フィラメントダイヤメーターとは?1.75mmと2.85mmの違い
フィラメントダイヤメーター(filament diameter)は、FDM方式3Dプリンターで使うフィラメントの直径を指します。現在の主流は「1.75mm」と「2.85mm(通称3mm)」の2種類で、プリンター本体の設計がどちらかに固定されているため、購入前に必ず対応サイズを確認する必要があります。
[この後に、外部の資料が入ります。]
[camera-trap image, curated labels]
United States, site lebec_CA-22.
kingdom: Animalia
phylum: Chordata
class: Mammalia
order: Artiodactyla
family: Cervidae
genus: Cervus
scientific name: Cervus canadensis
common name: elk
結論:現行機の大半は1.75mm、2.85mmは一部のメーカー・大型機のみ
Bambu Lab、Creality、ELEGOO、Anycubic、Prusaなど、現行で販売されている家庭用〜ホビー向けFDM機のほとんどは1.75mmを採用しています。(MakerBotは2022年にUltiMakerと合併し、現在は教育・プロ向けラインに移行)2.85mm(3mm)を採用しているのはUltiMaker、LulzBot、BCN3D、BigRepなど限られたメーカーで、市場全体では1.75mmが圧倒的な主流です。なお「3mmフィラメント」と表記されていても、実測値は概ね2.85mmであり、実質的には同じ規格として扱われます。
1.75mmと2.85mmの比較
| 項目 | 1.75mm | 2.85mm(3mm) |
|---|---|---|
| 主な採用機 | Bambu Lab・Creality・Elegoo・Anycubic・Prusa等 | UltiMaker・LulzBot・BCN3D・BigRep等 |
| 吐出制御の細かさ | 細かく、ディテール表現に有利 | やや粗めだが高流量に強い |
| 高速・大型造形 | 現行は1.75mmでも高流量化が進む | 大量押出しに向く |
| 吸湿性の影響 | 表面積/体積比が大きく、湿気を吸いやすい | 比較的影響を受けにくい |
| 素材ラインナップ | PLA/PETG/ABS/TPU/PC/PA等、ほぼ全種類 | 主要素材はそろうが選択肢は1.75mmより少ない |
| 価格・入手性 | 圧倒的に入手しやすく価格も安定 | 取扱量が少なく、やや割高になりやすい |
なぜ2.85mmが存在するのか
もともとFDMは工業用プラスチック溶接棒の3mm径を流用して発展した歴史があり、それが2.85mmへ収斂しました。UltiMakerなどが採用したのは、Bowden(ボウデン)式エクストルーダーでフィラメントを長いチューブ越しに送る構造上、太いフィラメントのほうが座屈しにくく、特にTPU(軟質)素材を安定供給しやすいというメリットがあったためです。一方、小型ダイレクトドライブや高速化の流れとともに、より細かい押出制御ができる1.75mmが業界標準へと移行しました。
使い分けのポイント
- プリンターの仕様を確認:対応ダイヤメーターはプリンターのノズル・エクストルーダー構造で決まります。マニュアルに「1.75mm」と書かれていれば1.75mm専用です。サイズ違いを入れると送り出し不良・詰まりの原因になります。
- サイズ変更はハードウェア改造が必要:フィーダーやPTFEチューブが径に合わせて設計されているため、勝手に変更するのは避けてください。
- 新規導入なら1.75mm機が無難:素材・カラーの選択肢、価格、情報量のいずれも1.75mmが有利です。
- 既存2.85mm機は引き続き使える:UltiMaker等の2.85mm機は安定した実績があり、素材供給も継続しています。無理に乗り換える必要はありません。
直径の許容誤差
フィラメントには「±0.02mm」「±0.03mm」などの直径公差が記載されています。公差が小さいほど押出量が安定し、層の厚みや外観の均一性が向上します。スライサー側でも実測の平均直径を入力することで、さらに吐出量を最適化できます。
まとめ
フィラメント直径は、プリンターの機械的な仕様で決まる重要なスペックです。現行の主流は1.75mm、2.85mmはUltiMaker系の一部機種に限定されます。購入前に必ず取扱説明書で対応径を確認し、素材の公差表記もあわせてチェックしておくと安定した印刷につながります。